In the Sheet API, the HTML data can be put to the Spreadsheet with the PasteDataRequest. But unfortunately, in this case, I couldn’t distinguish between the body and tables.
The flow of this method is as follows. In this sample script, the tables from HTML are retrieved.
Flow
- Retrieve HTML data using
UrlFetchApp.fetch()
. - Create new Google Document by converting HTML data to Google Document using Drive API.
- This is a temporal file.
- Retrieve all tables using Document service of Google Apps Script.
- Delete the temporal file.
Sample script
Before you run this script, please enable Drive API at Advanced Google Services.
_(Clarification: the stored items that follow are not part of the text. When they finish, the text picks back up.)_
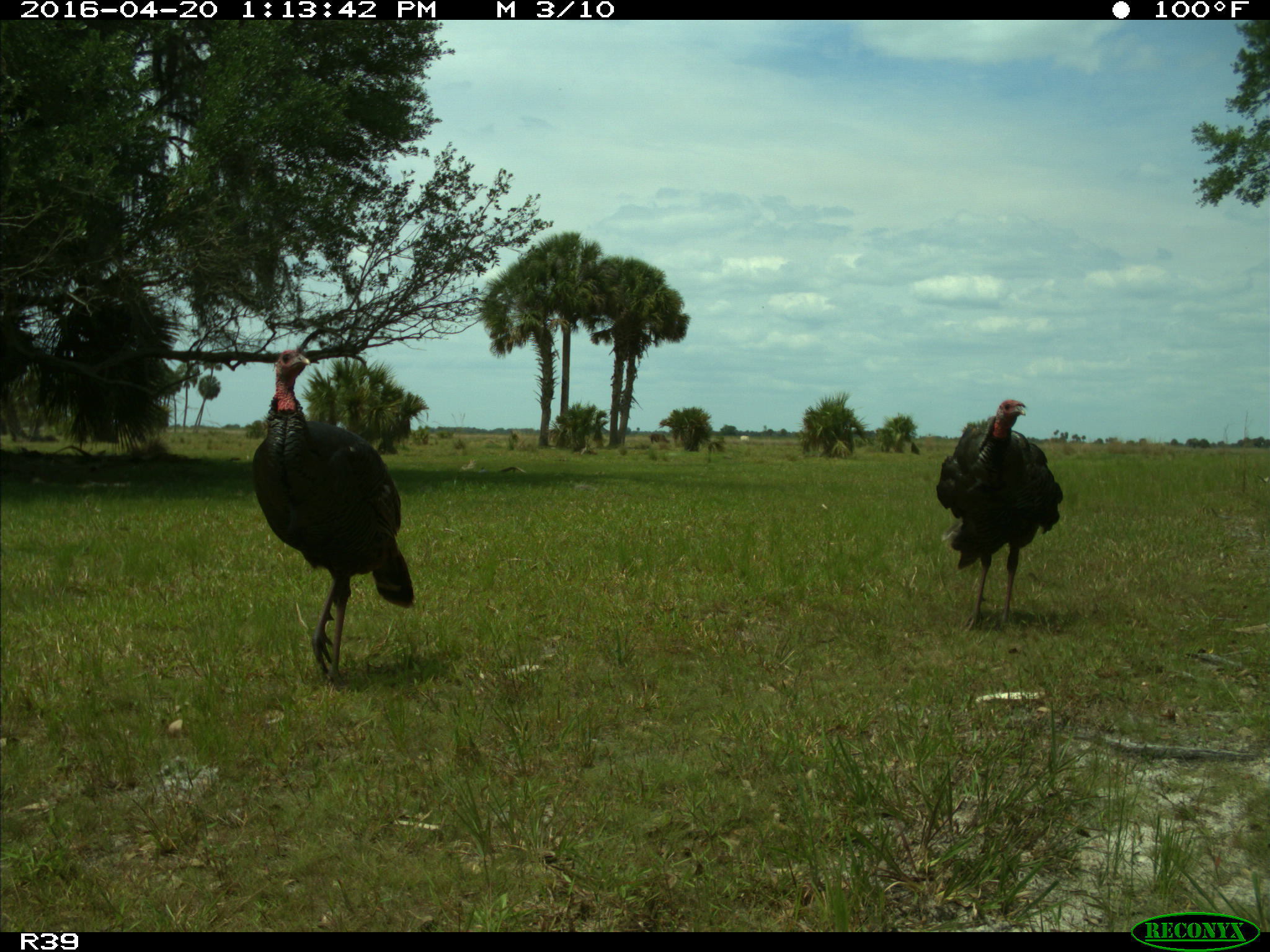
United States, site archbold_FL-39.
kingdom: Animalia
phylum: Chordata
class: Aves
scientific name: Aves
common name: birds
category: unidentified bird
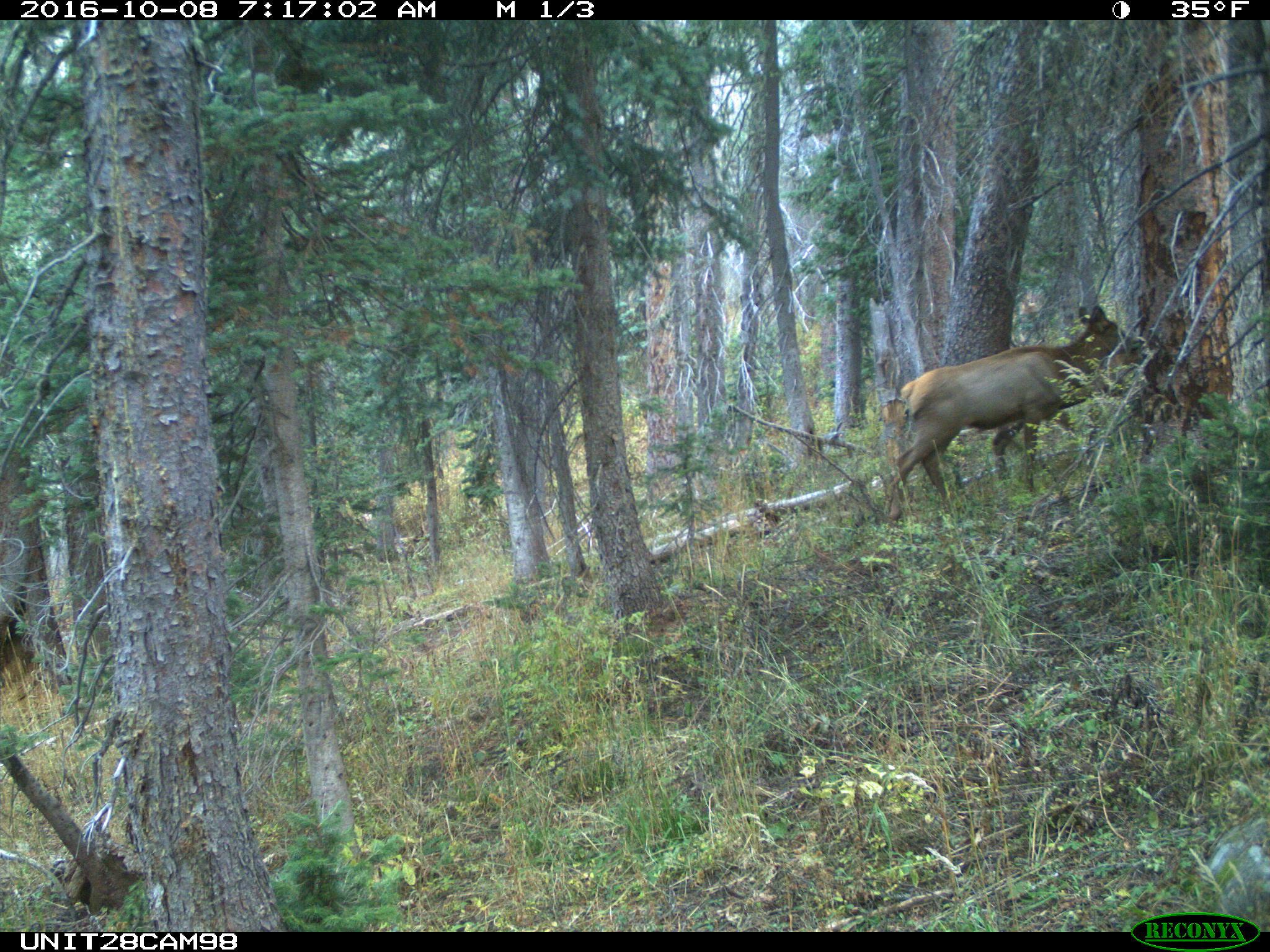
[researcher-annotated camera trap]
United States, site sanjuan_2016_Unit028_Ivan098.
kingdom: Animalia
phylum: Chordata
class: Mammalia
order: Artiodactyla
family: Cervidae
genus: Cervus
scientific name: Cervus elaphus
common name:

function parseTablesFromHTML(url) {
var html = UrlFetchApp.fetch(url);
var docId = Drive.Files.insert(
{ title: "temporalDocument", mimeType: MimeType.GOOGLE_DOCS },
html.getBlob()
).id;
var tables = DocumentApp.openById(docId)
.getBody()
.getTables();
var res = tables.map(function(table) {
var values = [];
for (var row = 0; row < table.getNumRows(); row++) {
var temp = [];
var cols = table.getRow(row);
for (var col = 0; col < cols.getNumCells(); col++) {
temp.push(cols.getCell(col).getText());
}
values.push(temp);
}
return values;
});
Drive.Files.remove(docId);
return res;
}
// Please run this function.
function run() {
var url = "###"; // <--- Please set URL that you want to retrieve table.
var res = parseTablesFromHTML(url);
Logger.log(res);
}
Result
As a test case, when you set https://gist.github.com/tanaikech/f52e391b68473cbf6d4ab16108dcfbbb
to url
and run the script, the following result can be retrieved.
[
[
["head1_1", "head1_2", "head1_3\n"],
["value1_a1", "value1_b1", "value1_c1"],
["value1_a2", "value1_b2", "value1_c2"]
],
[
["head2_1", "head2_2", "head2_3\n"],
["value2_a1", "value2_b1", "value2_c1"],
["value2_a2", "value2_b2", "value2_c2"]
]
]
Note
- Using this method, all paragraphs and lists can be also retrieved.
- This method can be also used with other languages.